Purtroppo manca ancora una certa linearità di giudizio, specie all'interno di una stessa partita
Nel basket di oggi ci sono due fattori in grande crescita: l’instant review e i falli tecnici. La richiesta di revisione istantanea di un’azione è legata in particolare a due aspetti: a chi deve essere data la rimessa laterale, ovviamente quando la visione dell’azione è sufficientemente chiara e, casi molto più controversi, se un fallo è antisportivo o meno.
Sulle rimesse laterali non ci sono mai discussioni troppo ampie, anche perché ognuno sa benissimo se ha toccato la palla o meno: basterebbe confessarlo e si guadagnerebbe tempo e stima reciproca. Invece sui falli intenzionali ci sono una miriade di interpretazioni.
Per il responsabile degli arbitri, invece, ci sono dei codici da adottare in maniera chiara. Però, ed è qui che i dubbi crescono, si vedono assegnare – o non assegnare – falli intenzionali per situazioni analoghe, specie se certi falli vengono fischiati dopo tre minuti o a tre minuti dalla fine. Ciò sta a significare che, perlomeno nella testa della maggior parte di chi giudica, il metro a inizio gara è uno e a fine gara è un altro, e tutto ciò, ovviamente, non è corretto.

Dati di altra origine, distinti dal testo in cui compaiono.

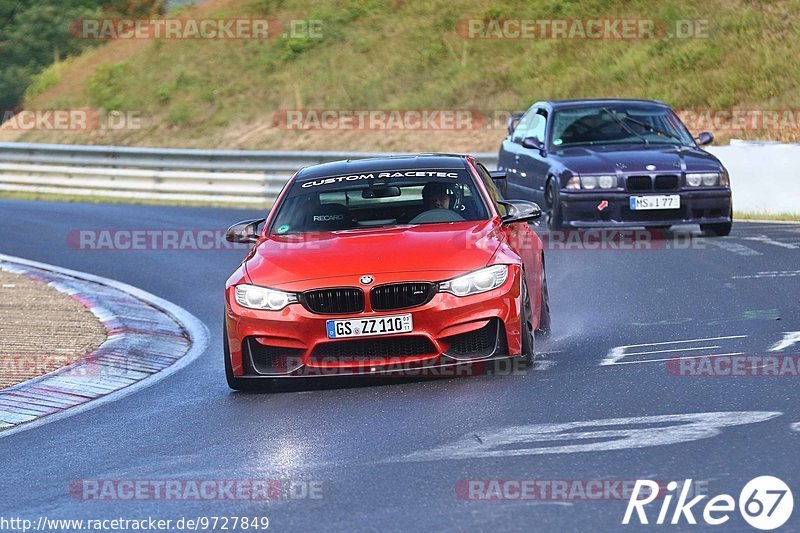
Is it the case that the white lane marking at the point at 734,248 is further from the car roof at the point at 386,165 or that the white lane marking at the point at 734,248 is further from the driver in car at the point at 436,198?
the driver in car at the point at 436,198

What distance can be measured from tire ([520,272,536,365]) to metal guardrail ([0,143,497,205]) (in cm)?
1543

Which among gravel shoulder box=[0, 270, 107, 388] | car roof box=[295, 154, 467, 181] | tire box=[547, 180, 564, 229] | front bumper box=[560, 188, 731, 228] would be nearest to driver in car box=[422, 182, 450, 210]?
car roof box=[295, 154, 467, 181]

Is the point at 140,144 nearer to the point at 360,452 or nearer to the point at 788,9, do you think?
the point at 788,9

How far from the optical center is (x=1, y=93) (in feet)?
205

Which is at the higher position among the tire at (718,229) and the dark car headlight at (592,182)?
the dark car headlight at (592,182)

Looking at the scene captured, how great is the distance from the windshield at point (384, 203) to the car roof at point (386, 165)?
0.28 feet

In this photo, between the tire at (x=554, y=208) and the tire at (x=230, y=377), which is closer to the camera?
the tire at (x=230, y=377)

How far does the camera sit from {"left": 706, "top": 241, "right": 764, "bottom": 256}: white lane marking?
1614 centimetres

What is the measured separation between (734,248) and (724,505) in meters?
11.1

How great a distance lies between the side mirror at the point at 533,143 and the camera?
18.4 meters

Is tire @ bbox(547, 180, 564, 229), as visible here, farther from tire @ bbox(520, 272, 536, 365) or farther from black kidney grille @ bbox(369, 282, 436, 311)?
black kidney grille @ bbox(369, 282, 436, 311)

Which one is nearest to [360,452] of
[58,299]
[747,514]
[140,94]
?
[747,514]

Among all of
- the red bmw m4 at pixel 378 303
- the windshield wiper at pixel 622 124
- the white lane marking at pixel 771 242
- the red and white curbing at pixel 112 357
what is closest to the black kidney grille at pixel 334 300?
the red bmw m4 at pixel 378 303

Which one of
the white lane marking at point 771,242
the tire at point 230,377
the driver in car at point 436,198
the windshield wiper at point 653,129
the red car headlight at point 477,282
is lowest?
the white lane marking at point 771,242
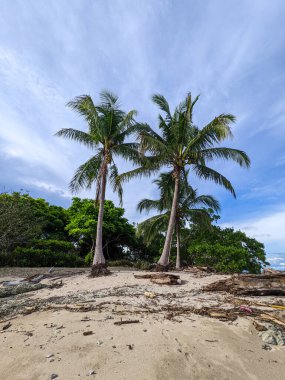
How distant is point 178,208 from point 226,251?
4.01 m

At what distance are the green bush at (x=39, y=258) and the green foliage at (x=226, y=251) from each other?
8.50 metres

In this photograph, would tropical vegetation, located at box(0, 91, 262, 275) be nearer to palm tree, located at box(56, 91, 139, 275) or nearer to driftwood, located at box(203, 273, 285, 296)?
palm tree, located at box(56, 91, 139, 275)

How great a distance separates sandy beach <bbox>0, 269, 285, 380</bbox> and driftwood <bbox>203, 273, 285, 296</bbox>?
2.27 meters

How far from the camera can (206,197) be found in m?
17.4

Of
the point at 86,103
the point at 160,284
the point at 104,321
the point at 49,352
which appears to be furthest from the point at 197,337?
the point at 86,103

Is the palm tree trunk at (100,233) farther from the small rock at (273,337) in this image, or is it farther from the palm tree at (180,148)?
the small rock at (273,337)

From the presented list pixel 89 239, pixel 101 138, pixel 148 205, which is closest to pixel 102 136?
pixel 101 138

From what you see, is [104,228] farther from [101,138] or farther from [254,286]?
[254,286]

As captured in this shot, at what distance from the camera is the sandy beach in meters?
2.96

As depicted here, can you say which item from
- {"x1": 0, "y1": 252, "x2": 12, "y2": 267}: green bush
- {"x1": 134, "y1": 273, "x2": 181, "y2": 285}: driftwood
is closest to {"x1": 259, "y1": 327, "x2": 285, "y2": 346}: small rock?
{"x1": 134, "y1": 273, "x2": 181, "y2": 285}: driftwood

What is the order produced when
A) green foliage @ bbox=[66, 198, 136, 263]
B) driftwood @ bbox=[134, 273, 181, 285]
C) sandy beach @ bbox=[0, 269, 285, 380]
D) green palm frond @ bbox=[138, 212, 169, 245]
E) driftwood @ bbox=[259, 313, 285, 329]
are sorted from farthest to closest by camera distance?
1. green foliage @ bbox=[66, 198, 136, 263]
2. green palm frond @ bbox=[138, 212, 169, 245]
3. driftwood @ bbox=[134, 273, 181, 285]
4. driftwood @ bbox=[259, 313, 285, 329]
5. sandy beach @ bbox=[0, 269, 285, 380]

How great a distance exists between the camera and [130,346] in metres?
3.45

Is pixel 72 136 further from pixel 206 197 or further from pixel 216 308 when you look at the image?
pixel 216 308

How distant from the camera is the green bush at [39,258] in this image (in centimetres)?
1556
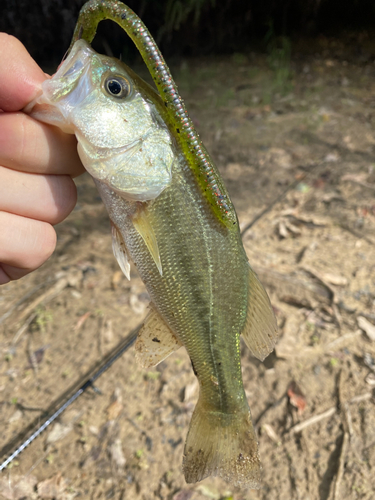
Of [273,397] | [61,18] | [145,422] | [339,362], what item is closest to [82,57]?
[145,422]

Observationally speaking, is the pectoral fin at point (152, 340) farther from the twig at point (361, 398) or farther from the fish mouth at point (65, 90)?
the twig at point (361, 398)

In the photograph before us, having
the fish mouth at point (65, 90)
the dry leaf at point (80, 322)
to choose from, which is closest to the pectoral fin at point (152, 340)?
the fish mouth at point (65, 90)

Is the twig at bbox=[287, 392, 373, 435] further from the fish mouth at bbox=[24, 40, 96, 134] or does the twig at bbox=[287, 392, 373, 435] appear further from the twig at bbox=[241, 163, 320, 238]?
the fish mouth at bbox=[24, 40, 96, 134]

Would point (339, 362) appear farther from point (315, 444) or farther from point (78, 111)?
point (78, 111)

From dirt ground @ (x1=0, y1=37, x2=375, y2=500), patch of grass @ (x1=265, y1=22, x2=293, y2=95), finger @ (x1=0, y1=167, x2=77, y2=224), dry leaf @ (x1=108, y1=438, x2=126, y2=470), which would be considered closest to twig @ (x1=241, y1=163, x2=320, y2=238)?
dirt ground @ (x1=0, y1=37, x2=375, y2=500)

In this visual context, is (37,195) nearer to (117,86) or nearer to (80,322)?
(117,86)

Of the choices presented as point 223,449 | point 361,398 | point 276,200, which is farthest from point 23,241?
point 276,200
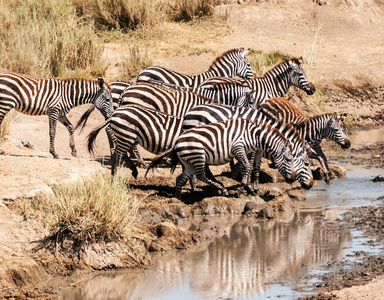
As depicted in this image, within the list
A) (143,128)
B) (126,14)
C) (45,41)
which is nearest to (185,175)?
(143,128)

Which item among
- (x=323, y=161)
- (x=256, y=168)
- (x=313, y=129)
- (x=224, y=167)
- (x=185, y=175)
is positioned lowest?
(x=224, y=167)

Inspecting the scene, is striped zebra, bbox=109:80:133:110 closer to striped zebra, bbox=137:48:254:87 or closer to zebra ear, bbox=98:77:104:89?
zebra ear, bbox=98:77:104:89

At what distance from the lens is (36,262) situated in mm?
7039

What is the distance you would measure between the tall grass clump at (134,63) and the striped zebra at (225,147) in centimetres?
675

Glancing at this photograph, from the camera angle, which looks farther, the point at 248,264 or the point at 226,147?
the point at 226,147

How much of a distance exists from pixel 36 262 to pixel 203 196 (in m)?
3.87

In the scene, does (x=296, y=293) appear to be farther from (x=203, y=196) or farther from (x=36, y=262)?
(x=203, y=196)

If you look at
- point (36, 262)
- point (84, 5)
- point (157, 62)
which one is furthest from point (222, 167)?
point (84, 5)

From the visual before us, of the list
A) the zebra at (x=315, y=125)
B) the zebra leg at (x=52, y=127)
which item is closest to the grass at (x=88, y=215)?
the zebra leg at (x=52, y=127)

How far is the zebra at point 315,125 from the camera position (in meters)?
12.0

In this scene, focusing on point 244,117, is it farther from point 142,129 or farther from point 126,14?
point 126,14

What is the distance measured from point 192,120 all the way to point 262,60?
708 centimetres

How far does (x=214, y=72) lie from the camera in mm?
14125

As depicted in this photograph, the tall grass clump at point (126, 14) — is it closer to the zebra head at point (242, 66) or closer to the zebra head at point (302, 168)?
the zebra head at point (242, 66)
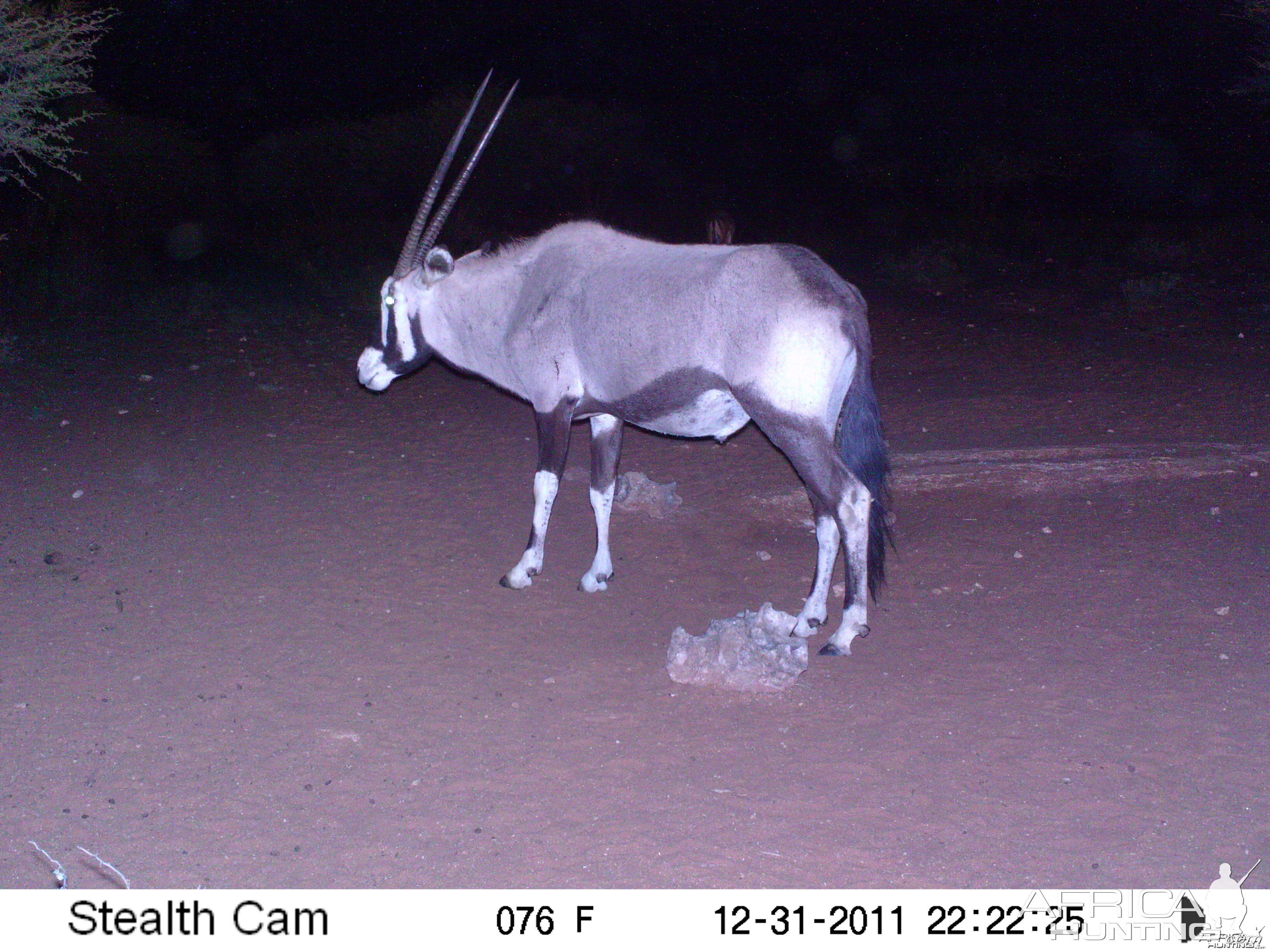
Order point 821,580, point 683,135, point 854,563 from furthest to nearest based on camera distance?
point 683,135 < point 821,580 < point 854,563

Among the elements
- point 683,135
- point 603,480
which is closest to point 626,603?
point 603,480

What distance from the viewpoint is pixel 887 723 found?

Un fallo antisportivo, lo diciamo per chi non è esperto di basket, ti concede due tiri liberi e il possesso della palla, che tu stia tirando o solo palleggiando oppure che tu sia aggredito anche senza palla: parliamo di possibili 5 punti, e quindi di un notevole vantaggio per chi ne beneficia. A inizio gara possono contare fino a un certo punto, ma nei minuti finali, coi punteggi vicini e il cronometro agli sgoccioli, la differenza può essere decisamente molta. Però sono sempre punti che contano, all’inizio come alla fine, e quindi sarebbe importante che ci fosse una maggiore linearità di giudizio.
Sui falli tecnici siamo alle solite: si diceva a inizio stagione che si sta cercando di avere, da parte degli arbitri, un maggiore dialogo all’interno di una contesa, dove una spiegazione e un atteggiamento disponibile favoriscono non solo il dialogo, ma anche la tranquillità dei singoli. Col passare dei mesi, a mio modo di vedere, c’è stato un cambiamento di rotta e gli arbitri sono diventati, in generale, meno disposti alla tolleranza e al dialogo. Sono un assertore convinto che le lamentele dei giocatori, quando sono reiterate, pacchiane e prolungate – come abbiamo visto a Massagno nel terzo quarto della sfida con il Nyon – siano da punire, anche perché i giocatori erano già stati avvisati prima, e tollerati un paio di volte in seguito. Ma quando si fischia un tecnico perché un giocatore allarga le braccia e alza gli occhi al cielo, o si volta con fare incredulo verso l’arbitro e poi sorride, non capisco perché si debba fischiare un fallo tecnico: sono reazioni normali e non hanno nulla di offensivo nei confronti di chi fischia. Basta un richiamo e la cosa finisce lì.
Quelli dati alla panchina o all’allenatore fanno invece parte di un’altra categoria: ci sono allenatori che danno in escandescenze e non vengono sanzionati, e altri che invece smettono subito di farlo perché si beccano un tecnico. Ora: o tutti o nessuno, in qualsiasi momento della gara. Un coach va anche a cercare un tecnico per scuotere gli animi e cambiare qualcosa in partita, vuoi con gli arbitri o vuoi anche coi propri giocatori, ma bisognerebbe pure usare un po’ di buonsenso e utilizzare il fischietto con coerenza: aiuterebbe tutti quanti.